• [TAREFAS PROPOSTAS]
• 1. De acordo com o excerto, em qual tribunal tramitou o processo em que Bolsonaro foi condenado por abuso do poder político?
• 2. Por favor, copie do excerto, sem nenhuma alteração, a passagem de "Um exemplo elencado" até "nomes destes militares.".

**** EXCERTO

Lançar dúvidas sobre o processo eleitoral parecia ser uma estratégia fundamental para manter a militância mobilizada.

Desde que assumiu o poder, Bolsonaro e seu grupo fizeram críticas sem provas sobre a suposta vulnerabilidade as urnas eletrônicas e chegaram a propor a adoção do voto impresso.

Um dos pontos altos dessa estratégia foi a convocação de uma reunião entre Bolsonaro e embaixadores de países estrangeiros na qual o então presidente voltou a lançar dúvidas sobre o sistema eleitoral do país.

Por conta desta reunião, Bolsonaro acabou sendo condenado pelo suposto abuso do poder político em processo que tramitou no Tribunal Superior Eleitoral (TSE).

Deste núcleo, todos, exceto Eder Lindsay Magalhães Balbino, foram indiciados.

Núcleo de Incitação Militar

Braga Netto com sorriso tímido

Crédito,Getty Images

Legenda da foto,General Braga Netto está entre os indiciados

A PF diz que este núcleo tinha a função de eleger alvos para amplificação de ataques pessoais contra militares em posição de comando que resistiam aos supostos planos golpistas.

Esses ataques, segundo a PF, eram realizados a partir da difusão de conteúdo que pusesse pressão sobre militares que hesitavam ou se mostravam contrários ao suposto plano golpista.

Ainda de acordo com a PF, os integrantes deste núcleo eram: o general da reserva e ex-ministro da Casa Civil Walter Souza Braga Netto, o jornalista Paulo Renato de Oliveira Figueiredo Filho, Ailton Gonçalves Moraes Barros, Bernardo Romão Correa Neto e Mauro Cid.

Um exemplo elencado pelas investigações da Polícia Federal aconteceu após as eleições de 2022 quando o jornalista Paulo Figueiredo teria recebido informações de outros integrantes do núcleo com os nomes de oficiais que estariam resistindo a aderir ao suposto golpe.

Após receber essas informações, Figueiredo teria divulgado, um programa de rádio, os nomes destes militares.

Os integrantes deste núcleo identificados pela PF foram indiciados.

Anderson Torres usando terno e com as mãos nas bochechas dando indicação de estar tenso

Crédito,Reuters

Legenda da foto,O ex-ministro da Justiça Anderson Torres é um dos indiciados. Segundo a PF, ele teria feito parte dos núcleos jurídico e desinformação da organização

Núcleo Jurídico

O chamado "núcleo jurídico" era responsável, segundo a PF, por elaborar minutas de decretos com fundamentação supostamente legal para atender aos interesses do grupo.

********
**** DADOS FORNECIDOS

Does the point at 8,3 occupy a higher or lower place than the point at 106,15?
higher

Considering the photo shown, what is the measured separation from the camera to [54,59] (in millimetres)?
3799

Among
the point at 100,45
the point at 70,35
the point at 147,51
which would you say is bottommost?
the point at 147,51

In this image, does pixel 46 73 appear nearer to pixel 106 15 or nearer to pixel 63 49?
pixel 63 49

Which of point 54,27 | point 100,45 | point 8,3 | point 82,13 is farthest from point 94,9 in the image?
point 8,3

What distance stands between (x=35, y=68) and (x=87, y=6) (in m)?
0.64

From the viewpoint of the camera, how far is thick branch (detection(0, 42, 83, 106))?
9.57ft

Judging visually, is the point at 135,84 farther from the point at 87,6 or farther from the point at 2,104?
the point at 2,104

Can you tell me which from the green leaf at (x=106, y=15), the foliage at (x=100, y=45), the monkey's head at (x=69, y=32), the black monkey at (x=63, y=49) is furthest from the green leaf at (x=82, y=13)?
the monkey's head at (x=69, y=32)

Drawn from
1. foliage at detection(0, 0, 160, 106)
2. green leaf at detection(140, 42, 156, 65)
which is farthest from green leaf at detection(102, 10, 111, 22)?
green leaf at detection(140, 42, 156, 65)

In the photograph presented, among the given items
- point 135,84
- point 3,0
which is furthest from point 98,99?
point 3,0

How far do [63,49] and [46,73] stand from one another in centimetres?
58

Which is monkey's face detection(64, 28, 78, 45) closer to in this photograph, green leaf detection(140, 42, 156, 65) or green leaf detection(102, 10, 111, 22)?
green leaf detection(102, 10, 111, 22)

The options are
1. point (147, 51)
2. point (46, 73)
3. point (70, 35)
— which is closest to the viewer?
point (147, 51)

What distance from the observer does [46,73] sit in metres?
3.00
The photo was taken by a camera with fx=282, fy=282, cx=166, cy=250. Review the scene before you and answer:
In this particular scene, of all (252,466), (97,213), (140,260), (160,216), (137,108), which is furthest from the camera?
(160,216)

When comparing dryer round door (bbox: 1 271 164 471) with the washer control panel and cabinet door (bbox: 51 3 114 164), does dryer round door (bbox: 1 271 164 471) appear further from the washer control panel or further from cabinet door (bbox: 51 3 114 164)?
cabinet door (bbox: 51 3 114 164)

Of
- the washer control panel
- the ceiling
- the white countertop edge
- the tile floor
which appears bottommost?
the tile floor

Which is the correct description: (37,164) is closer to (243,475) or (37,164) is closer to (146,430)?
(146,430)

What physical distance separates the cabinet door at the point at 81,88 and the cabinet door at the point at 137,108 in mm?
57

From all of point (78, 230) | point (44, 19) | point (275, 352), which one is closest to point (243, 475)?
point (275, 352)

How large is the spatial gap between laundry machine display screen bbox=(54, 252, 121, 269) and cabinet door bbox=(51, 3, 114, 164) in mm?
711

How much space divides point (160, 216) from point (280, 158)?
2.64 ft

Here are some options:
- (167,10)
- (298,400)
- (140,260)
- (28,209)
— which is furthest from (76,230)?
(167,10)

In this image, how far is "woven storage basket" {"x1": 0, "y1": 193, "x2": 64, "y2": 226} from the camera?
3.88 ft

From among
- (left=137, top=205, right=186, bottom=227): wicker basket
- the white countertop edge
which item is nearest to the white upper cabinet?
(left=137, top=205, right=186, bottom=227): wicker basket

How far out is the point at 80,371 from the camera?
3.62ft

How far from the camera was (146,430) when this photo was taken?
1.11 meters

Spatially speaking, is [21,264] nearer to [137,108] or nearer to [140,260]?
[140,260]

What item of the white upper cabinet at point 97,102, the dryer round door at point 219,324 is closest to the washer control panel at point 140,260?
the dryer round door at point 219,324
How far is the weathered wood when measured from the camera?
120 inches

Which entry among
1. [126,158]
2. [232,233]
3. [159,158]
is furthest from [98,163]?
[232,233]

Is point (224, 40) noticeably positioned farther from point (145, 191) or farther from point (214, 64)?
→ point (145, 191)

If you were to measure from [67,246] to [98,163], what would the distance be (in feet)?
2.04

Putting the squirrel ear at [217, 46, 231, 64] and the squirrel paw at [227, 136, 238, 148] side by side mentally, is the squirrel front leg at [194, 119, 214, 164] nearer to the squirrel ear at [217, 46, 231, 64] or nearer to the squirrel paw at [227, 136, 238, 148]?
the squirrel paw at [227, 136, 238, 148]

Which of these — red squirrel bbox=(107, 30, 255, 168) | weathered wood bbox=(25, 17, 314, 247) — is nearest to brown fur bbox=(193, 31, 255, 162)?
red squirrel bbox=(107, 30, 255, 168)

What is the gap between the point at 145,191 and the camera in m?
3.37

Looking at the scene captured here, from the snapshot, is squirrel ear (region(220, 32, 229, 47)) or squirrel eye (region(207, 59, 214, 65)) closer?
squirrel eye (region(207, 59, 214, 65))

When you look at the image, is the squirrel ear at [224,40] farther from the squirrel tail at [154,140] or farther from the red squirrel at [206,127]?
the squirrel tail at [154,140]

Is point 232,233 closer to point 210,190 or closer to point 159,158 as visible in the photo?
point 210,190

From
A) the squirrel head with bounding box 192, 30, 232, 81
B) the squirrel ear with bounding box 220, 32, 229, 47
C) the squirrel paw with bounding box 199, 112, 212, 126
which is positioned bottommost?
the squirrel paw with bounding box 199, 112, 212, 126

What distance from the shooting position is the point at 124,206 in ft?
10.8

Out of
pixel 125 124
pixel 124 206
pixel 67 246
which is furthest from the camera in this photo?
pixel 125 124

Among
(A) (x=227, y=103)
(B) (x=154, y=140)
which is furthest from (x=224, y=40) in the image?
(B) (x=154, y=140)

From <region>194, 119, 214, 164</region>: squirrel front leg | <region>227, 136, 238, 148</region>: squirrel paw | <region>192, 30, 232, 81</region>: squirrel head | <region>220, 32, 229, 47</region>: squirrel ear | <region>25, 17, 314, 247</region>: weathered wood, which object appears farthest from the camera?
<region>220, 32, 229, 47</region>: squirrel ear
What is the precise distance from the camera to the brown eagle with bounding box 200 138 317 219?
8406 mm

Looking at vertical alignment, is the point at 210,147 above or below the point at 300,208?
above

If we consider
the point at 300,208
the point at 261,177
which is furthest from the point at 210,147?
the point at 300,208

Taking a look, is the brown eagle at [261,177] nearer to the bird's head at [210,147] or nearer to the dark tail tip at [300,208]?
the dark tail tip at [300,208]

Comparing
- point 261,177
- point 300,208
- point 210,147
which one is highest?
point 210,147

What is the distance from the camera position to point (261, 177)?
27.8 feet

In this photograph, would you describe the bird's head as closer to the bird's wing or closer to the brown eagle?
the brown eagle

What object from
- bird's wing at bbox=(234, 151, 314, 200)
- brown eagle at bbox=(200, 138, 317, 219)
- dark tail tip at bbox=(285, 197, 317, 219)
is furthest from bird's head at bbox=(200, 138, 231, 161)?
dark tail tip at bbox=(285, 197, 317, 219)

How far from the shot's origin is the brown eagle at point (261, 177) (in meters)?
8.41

********

• [LISTA DE RESPOSTAS]
• 1. No Tribunal Superior Eleitoral (TSE).

• 2.
Um exemplo elencado pelas investigações da Polícia Federal aconteceu após as eleições de 2022 quando o jornalista Paulo Figueiredo teria recebido informações de outros integrantes do núcleo com os nomes de oficiais que estariam resistindo a aderir ao suposto golpe.

Após receber essas informações, Figueiredo teria divulgado, um programa de rádio, os nomes destes militares.